I want to implement a multi-class classifier for categorizing sentences in class labels 0, 1 and 2 using PyTorch. The input to the neural network will be an average of the word emeddings (vectors of 300 dimensions) of all the words that form a sentence. Hence the input size is 300.

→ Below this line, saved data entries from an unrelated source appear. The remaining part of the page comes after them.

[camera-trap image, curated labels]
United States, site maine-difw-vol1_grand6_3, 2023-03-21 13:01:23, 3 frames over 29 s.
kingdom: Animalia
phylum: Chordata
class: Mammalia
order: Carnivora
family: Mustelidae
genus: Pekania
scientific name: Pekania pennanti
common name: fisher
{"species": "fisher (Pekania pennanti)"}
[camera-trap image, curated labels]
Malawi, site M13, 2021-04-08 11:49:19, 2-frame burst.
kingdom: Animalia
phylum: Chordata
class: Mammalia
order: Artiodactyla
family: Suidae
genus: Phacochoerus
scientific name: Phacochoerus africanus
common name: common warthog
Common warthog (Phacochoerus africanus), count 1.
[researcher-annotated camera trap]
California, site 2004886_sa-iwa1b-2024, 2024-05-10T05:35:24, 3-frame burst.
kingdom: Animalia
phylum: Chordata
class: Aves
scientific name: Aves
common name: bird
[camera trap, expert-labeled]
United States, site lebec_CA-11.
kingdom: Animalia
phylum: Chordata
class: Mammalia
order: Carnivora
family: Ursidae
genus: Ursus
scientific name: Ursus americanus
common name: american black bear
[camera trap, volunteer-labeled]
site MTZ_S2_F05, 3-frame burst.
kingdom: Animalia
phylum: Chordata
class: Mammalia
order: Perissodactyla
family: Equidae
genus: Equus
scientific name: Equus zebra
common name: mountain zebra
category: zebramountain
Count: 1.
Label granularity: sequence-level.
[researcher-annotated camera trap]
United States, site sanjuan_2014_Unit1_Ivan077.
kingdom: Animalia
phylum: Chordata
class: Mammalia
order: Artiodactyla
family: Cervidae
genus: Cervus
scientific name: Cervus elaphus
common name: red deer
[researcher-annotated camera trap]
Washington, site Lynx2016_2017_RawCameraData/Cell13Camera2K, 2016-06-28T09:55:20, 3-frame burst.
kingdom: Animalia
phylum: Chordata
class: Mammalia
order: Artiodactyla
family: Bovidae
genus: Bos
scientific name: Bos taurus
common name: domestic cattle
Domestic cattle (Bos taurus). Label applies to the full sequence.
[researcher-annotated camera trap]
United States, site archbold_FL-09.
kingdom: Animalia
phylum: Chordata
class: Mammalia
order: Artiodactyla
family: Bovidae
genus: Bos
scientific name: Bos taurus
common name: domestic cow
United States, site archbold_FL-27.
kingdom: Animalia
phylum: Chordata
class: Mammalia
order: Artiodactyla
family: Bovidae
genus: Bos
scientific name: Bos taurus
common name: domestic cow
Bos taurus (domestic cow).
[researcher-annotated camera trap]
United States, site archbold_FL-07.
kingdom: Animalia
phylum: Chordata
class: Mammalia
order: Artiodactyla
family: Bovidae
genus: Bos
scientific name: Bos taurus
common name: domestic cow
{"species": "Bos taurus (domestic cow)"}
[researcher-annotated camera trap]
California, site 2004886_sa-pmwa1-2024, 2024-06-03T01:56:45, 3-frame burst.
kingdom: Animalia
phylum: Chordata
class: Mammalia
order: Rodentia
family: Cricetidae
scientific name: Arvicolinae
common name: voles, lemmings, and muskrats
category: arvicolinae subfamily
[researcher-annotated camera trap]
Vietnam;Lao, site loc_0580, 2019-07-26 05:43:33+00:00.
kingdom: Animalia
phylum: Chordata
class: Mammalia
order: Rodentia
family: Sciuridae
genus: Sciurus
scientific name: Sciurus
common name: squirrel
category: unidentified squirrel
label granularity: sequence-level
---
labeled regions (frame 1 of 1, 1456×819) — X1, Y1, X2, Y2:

This is the sklearn code for the same which I found here: https://github.com/mdvu15/CS488-Senior-Capstone/blob/master/classifierTrain.py

(typing out the code snippet)

X_train, X_test, y_train, y_test = train_test_split(V, y, test_size = 0.25) #25% of data set aside for testing

mlp = MLPClassifier(hidden_layer_sizes=(500, 20, 20, 20), max_iter=1000, batch_size=32,

warm_start=True, early_stopping= True) #Classifier object

mlp.fit(X_train, y_train)

This is the PyTorch code I have so far for this-

class Linear_Model(torch.nn.Module):

def **init**(self):

super().**init**()

self.device = torch.device(“cuda” if torch.cuda.is_available() else “cpu”)

```
self.fc1 = torch.nn.Linear(300, 500).to(device)
self.fc2 = torch.nn.Linear(500, 20).to(device)
self.fc3 = torch.nn.Linear(20, 20).to(device)
self.fc4 = torch.nn.Linear(20, 20).to(device)
self.fc5 = torch.nn.Linear(20, 3).to(device)
# activation functions
self.relu = torch.nn.ReLU().to(device)
self.softmax = torch.nn.Softmax(dim = 1).to(device)
```

def forward (self, input, flag):

fc_out = self.relu(self.fc1(input))

fc_out = self.relu(self.fc2(fc_out))

fc_out = self.relu(self.fc3(fc_out))

fc_out = self.relu(self.fc4(fc_out))

fc_out = self.softmax(self.fc5(fc_out))

```
return fc_out
```

net = Linear_Model()

criterion = torch.nn.CrossEntropyLoss()

optimizer = torch.optim.Adam(net.parameters(), lr = 0.001)

#Training

for epoch in range(n_epochs):

train_accuracy = [] #for one epoch

train_losses = [] #for one epoch

net.train()

for inputs, labels in trainloader:

inputs, labels = inputs.to(device), labels.to(device)

output = net(inputs.float(), 0)

loss = criterion(output.squeeze(), labels)

train_losses.append(loss.item())

loss.backward()

optimizer.step() #Stochastic gradient descent on mini batches

optimizer.zero_grad()

```
# calculate training accuracy
pred = torch.argmax(output.squeeze(), axis = 1)
print(pred)
correct_tensor = pred.eq(labels.view_as(pred))
correct = np.squeeze(correct_tensor.cpu().numpy()) if torch.cuda.is_available() else np.squeeze(correct_tensor.numpy())
num_correct = np.sum(correct)
train_accuracy += [num_correct / batch_size]
```

Is this code correct? If not, then can the corrections (also suggestions if any) be pointed out? Thanks!